- _Text block_
# Helmets Question and Trail East of Heber City



## tbone (Jul 23, 2009)

I have two questions for the group:

1. Where in the best place around Salt Lake to buy ATV helmets. I am looking for adult and child? 

2. I am probably going to go ride this weekend. I plan to go up Center Street in Heber and follow it till it hits the dirt. I believe this road will take you either to Mill Hollow, Currant Creek or Strawberry depending on which fork in the road you take. Can any one tell me if there are ATV restrictions in this area. I know somewhere near Strawberry there are numerous restrictions. I would like to just have a nice casual ride without causing problems with the law. 

Any help in these two area's is much appreicated.


----------



## bullsnot (Aug 10, 2010)

I know this weekend has passed but the best place to buy ATV helmets is Rocky Mountain ATV. You will have to drive to Payson or have them shipped. It might be worth it just to pay the extra cost and get them locally.

Be sure to get the local ranger district office. They usually have a map that will tell you what trails are legal to use with an ATV.


----------



## BROWN BAGGER (Sep 13, 2007)

If you are still interested in helmets, cabelas is having a sale right now on helmets for 19.99 all sizes. saw the add this weekend 12/10/10


----------

- _Supplied material_
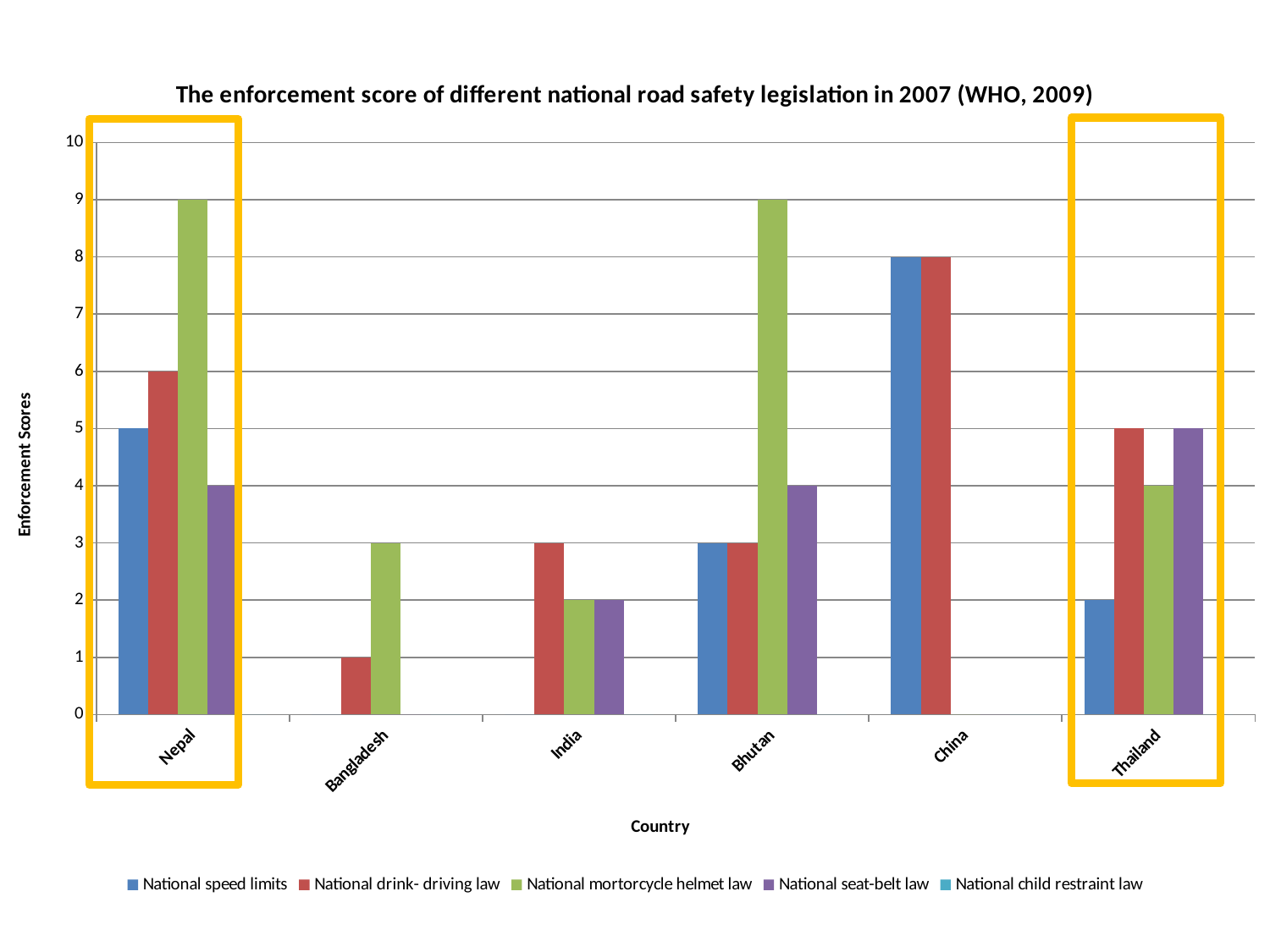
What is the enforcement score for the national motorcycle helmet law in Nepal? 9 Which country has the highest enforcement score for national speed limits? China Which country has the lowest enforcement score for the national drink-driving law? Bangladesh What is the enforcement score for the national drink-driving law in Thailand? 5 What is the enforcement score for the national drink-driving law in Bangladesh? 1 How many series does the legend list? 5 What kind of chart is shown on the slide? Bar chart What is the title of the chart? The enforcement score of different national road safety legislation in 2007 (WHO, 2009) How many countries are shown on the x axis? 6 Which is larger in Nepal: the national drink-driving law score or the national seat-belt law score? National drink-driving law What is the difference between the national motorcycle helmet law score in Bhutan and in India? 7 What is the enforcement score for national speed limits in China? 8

* * *

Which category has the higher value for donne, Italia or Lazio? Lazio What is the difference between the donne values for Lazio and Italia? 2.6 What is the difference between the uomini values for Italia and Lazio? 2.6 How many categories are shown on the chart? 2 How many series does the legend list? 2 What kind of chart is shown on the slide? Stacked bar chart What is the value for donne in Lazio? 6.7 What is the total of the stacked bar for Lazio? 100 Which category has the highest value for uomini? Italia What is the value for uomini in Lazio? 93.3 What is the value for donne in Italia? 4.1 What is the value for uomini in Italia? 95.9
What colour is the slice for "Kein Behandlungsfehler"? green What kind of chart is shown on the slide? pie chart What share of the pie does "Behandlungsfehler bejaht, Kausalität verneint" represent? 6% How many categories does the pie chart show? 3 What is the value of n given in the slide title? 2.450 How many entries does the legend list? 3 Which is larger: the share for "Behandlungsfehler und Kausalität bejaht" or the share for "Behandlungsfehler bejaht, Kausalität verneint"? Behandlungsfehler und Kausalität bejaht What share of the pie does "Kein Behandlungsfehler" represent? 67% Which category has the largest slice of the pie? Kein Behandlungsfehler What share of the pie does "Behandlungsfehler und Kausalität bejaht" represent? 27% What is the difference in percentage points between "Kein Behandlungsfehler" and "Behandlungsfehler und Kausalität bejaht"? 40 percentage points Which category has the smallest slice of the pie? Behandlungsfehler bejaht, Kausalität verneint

- _What to produce_
From the ATV thread, extract word for word the passage starting with "I know this" and going on through "with an ATV.". Rely only on the ATV thread and leave the material out of it.

- _Written answer_
I know this weekend has passed but the best place to buy ATV helmets is Rocky Mountain ATV. You will have to drive to Payson or have them shipped. It might be worth it just to pay the extra cost and get them locally.

Be sure to get the local ranger district office. They usually have a map that will tell you what trails are legal to use with an ATV.